Alle Oblate, sempre a Firenze. Scoprire questo convento, poi piccola biblioteca, la biblioteca di Sant’Egidio, scoprire tutti i cortili di questo convento, i portici, le scale, perdere le parole in mezzo alle scale e ritrovarle fra uno scaffale e l’altro della biblioteca in mezzo a un tempo del passato e uno del futuro, in una città che non è più la tua eppure resta là, sfuggente come sempre ogni volta che ci torni. Ritrovare la città fra i piani di questa biblioteca comunale, aperta dalle 8h alle 24h quell’estate che l’abbiamo frequentata tutti i giorni, ti ricordi? Le sale che si susseguono una dopo l’altra, gli schermi, tutti quegli schermi, e quella sala che diventa internazionale d’un colpo, stampa di tutto il mondo e telegiornali, magistralmente internazionale, tutti a seguire le notizie del proprio paese, e trovare finalmente un luogo dove ci si sente a casa e non per strada. Scrivere in mezzo ai libri, alle lingue, al via vai di studenti universitari, scrivere sulla letteratura postcoloniale, scrivere seguendo le tracce e cercare la traccia dello scrivere tra più lingue. E d’improvviso farsi sorprendere dal Cupolone, mirabolante visione. Nous étions ensemble, dans cette bibliothèque. La pause café au 2ème étage, le long des couloirs du cloître. La senzazione di toccare con lo sguardo il Cupolone, di poterlo abbracciare. Scrivere con il Cupolone di Brunelleschi.

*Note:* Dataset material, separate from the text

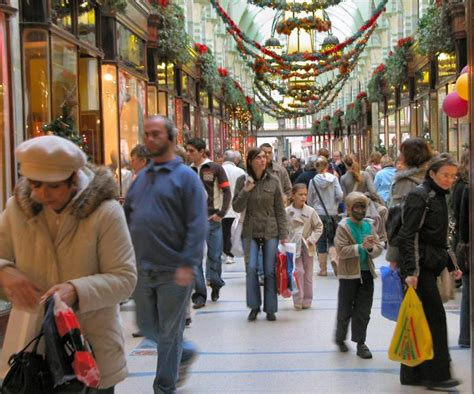 holiday shopping tips to avoid rush leather clothes
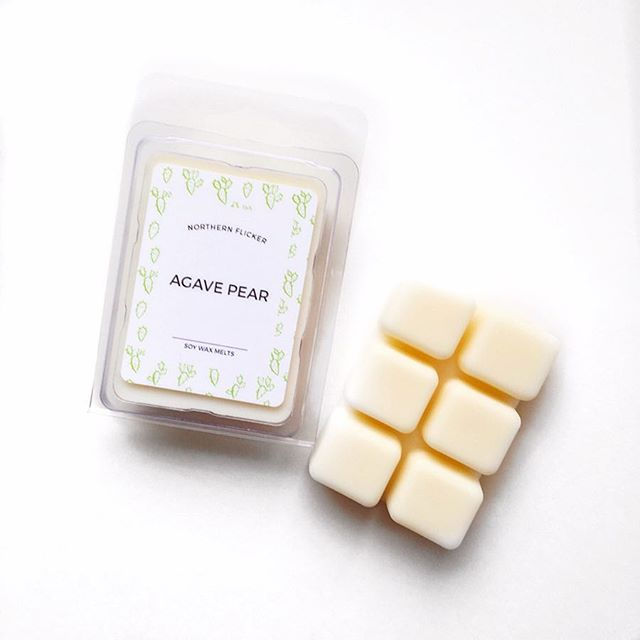 Afraid of leaving a lit candle unattended? We've got the answer! 💡 An electric wax melter and these cute little Northern Flicker wax cubes. Long lasting, safe and easy to clean up! Just stick the wax melter bowl in the freezer for 5 min and the used wax pops right out! Get 'em online now 👉🏻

Scrivere per bar a Marsiglia, irrequieta ricerca dell’impossibile luogo. Alle Danaïdes di pomeriggio, in mezzo ai giocatori di scacchi. Al Blum in mezzo a chi lavora ognuno dietro al proprio computer, bere un cioccolato caldo dopo l’altro, finalmente un buon cioccolato caldo a Marsiglia. Scrivere alla Caravelle, tutto il giorno, con la città che entra dentro il bar, via vai continuo di città. Scrivere fra un bar e l’altro del Vecchio Porto, peregrina, in questo porto.
Che bel testo! Conosco pochissimo Firenze, non mi sono reso conto a che punto è una città chiusa. Mi piacerebbe leggerre « Parigi è una città di mare » e i prossimi libri.